*Assignment*
Copy the passage about photo-a-day projects word for word, from "What first made" to "be an understatement.".
::: Selected extract :::
As we begin this new year, the Creative Team is sharing thoughts on our varying approaches to our 365 Picture Today projects as well as what this daily project has meant to each of us over the years. Our hope is that in the words here you will find encouragement and inspiration, whether this is your first year taking a photo a day or you have been snapping every day for many years.
What first made you start a photo a day project?
I was like many here, I loved to take photos but only took my camera out on special occasions like holidays, and birthdays. Then I got my first iphone and suddenly I had a camera with me all the time! Thinking back, I can honestly say I had no idea what I was signing up for, but I was hooked from the start. I completed that first 365 solely with my cell phone and to say I learned a lot would be an understatement.
When I retired, I decided to take up photography on a more serious level. I wanted to take photos, but I had no idea what to take photos of. I was running out of ideas. I found the 365 challenge online and decided it was just what I needed. By giving me ideas of what to shoot, I had a reason to pick up my camera every day.
I have always loved taking photos. I was following along with Amy Jordan’s first 365 Project and became very interested. She invited me to the CY365 Group and I was hooked! I’m going into my 10th year now!
::: Source information :::
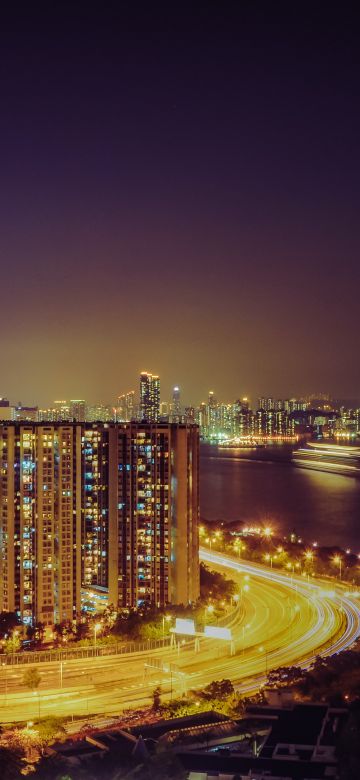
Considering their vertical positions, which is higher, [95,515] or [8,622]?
[95,515]

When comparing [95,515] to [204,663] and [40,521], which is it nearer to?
[40,521]

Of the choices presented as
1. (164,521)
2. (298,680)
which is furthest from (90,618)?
(298,680)

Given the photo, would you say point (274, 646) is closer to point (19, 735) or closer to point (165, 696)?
point (165, 696)

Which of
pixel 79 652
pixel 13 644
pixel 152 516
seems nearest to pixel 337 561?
pixel 152 516

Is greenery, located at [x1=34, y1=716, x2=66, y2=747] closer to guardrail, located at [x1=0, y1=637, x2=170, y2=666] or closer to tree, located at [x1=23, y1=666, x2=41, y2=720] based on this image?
tree, located at [x1=23, y1=666, x2=41, y2=720]

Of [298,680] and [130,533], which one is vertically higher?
[130,533]
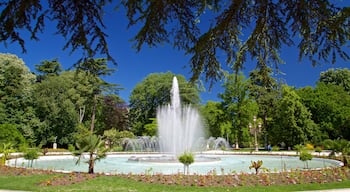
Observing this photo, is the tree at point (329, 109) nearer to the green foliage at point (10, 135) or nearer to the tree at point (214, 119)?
the tree at point (214, 119)

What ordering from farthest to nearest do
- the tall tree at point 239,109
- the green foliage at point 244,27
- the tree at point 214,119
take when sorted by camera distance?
the tree at point 214,119 < the tall tree at point 239,109 < the green foliage at point 244,27

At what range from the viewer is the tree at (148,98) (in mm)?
38812

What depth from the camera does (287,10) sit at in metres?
4.20

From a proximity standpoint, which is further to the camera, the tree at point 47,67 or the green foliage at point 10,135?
the tree at point 47,67

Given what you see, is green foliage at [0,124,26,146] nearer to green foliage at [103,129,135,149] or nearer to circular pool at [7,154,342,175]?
circular pool at [7,154,342,175]

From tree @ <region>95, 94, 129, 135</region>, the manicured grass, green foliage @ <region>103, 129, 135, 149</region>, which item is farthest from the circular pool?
tree @ <region>95, 94, 129, 135</region>

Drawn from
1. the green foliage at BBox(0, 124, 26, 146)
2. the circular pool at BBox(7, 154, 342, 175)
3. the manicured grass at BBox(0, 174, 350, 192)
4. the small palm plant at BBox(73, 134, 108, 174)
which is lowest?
the manicured grass at BBox(0, 174, 350, 192)

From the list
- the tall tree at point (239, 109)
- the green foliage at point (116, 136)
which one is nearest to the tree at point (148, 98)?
the tall tree at point (239, 109)

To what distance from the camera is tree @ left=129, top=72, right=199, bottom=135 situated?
38812 mm

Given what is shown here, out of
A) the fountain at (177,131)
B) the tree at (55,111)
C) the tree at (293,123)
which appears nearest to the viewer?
the fountain at (177,131)

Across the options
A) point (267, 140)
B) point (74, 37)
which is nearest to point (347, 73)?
point (267, 140)

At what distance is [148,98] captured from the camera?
131 feet

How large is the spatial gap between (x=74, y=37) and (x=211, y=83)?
2.24 meters

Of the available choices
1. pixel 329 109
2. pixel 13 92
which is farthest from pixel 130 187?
pixel 329 109
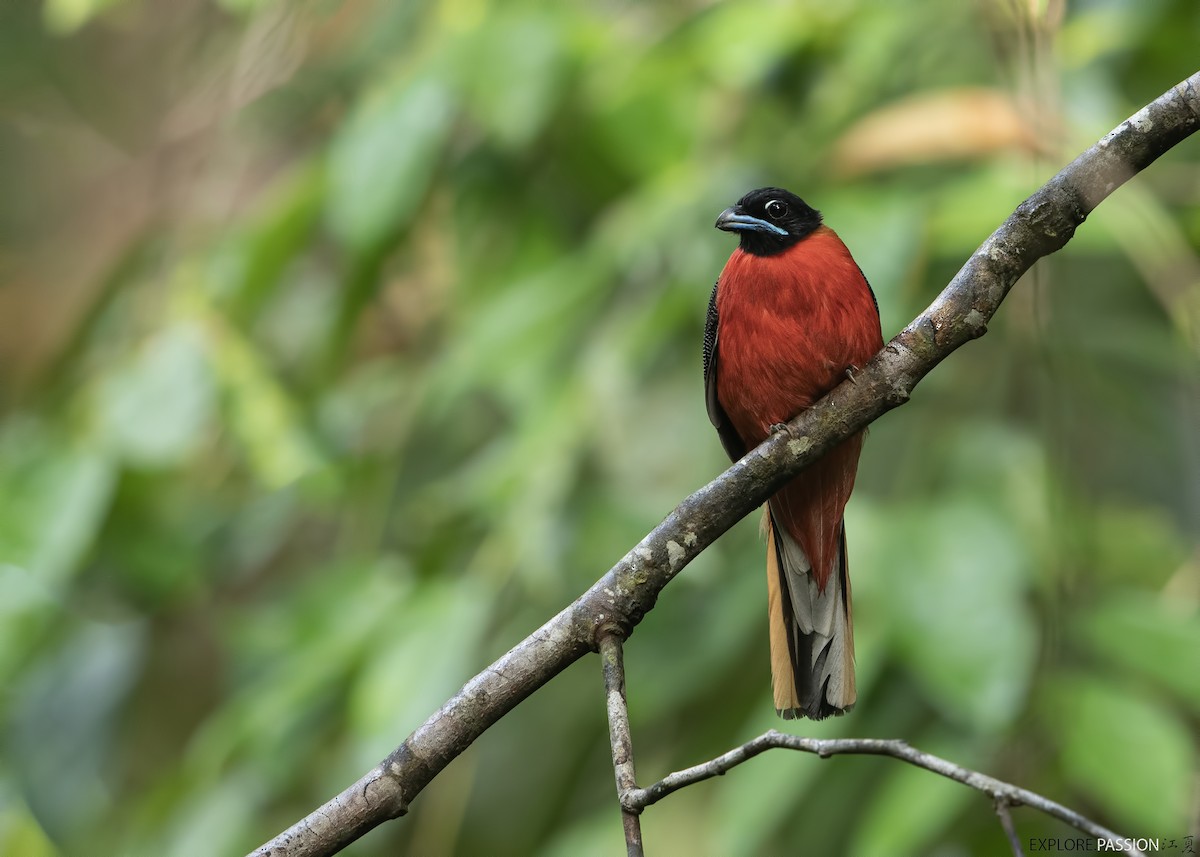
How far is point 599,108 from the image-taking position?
419 cm

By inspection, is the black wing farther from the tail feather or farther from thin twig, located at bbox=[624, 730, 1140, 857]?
thin twig, located at bbox=[624, 730, 1140, 857]

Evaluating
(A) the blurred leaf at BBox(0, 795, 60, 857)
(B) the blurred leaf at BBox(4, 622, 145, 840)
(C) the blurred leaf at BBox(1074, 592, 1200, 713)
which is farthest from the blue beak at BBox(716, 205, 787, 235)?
(A) the blurred leaf at BBox(0, 795, 60, 857)

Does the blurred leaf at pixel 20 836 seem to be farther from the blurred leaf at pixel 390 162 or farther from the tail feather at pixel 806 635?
the tail feather at pixel 806 635

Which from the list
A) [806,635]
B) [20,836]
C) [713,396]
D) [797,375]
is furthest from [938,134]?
[20,836]

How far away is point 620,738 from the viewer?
196 centimetres

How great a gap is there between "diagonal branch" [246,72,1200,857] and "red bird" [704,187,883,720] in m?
0.58

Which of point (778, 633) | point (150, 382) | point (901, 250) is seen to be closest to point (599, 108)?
point (901, 250)

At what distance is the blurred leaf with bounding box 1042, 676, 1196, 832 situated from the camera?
102 inches

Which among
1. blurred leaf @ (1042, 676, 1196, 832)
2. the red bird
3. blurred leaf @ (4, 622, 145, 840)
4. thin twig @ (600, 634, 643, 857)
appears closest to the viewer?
thin twig @ (600, 634, 643, 857)

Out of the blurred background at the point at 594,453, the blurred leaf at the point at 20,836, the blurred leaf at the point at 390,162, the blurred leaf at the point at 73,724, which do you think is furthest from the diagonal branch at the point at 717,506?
the blurred leaf at the point at 20,836

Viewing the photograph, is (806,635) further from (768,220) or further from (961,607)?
(768,220)

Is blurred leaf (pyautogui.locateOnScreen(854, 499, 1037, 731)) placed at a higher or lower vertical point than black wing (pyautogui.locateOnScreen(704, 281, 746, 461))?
lower

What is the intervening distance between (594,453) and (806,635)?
3.87 ft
:::
*Result of this task*
What first made you start a photo a day project?
I was like many here, I loved to take photos but only took my camera out on special occasions like holidays, and birthdays. Then I got my first iphone and suddenly I had a camera with me all the time! Thinking back, I can honestly say I had no idea what I was signing up for, but I was hooked from the start. I completed that first 365 solely with my cell phone and to say I learned a lot would be an understatement.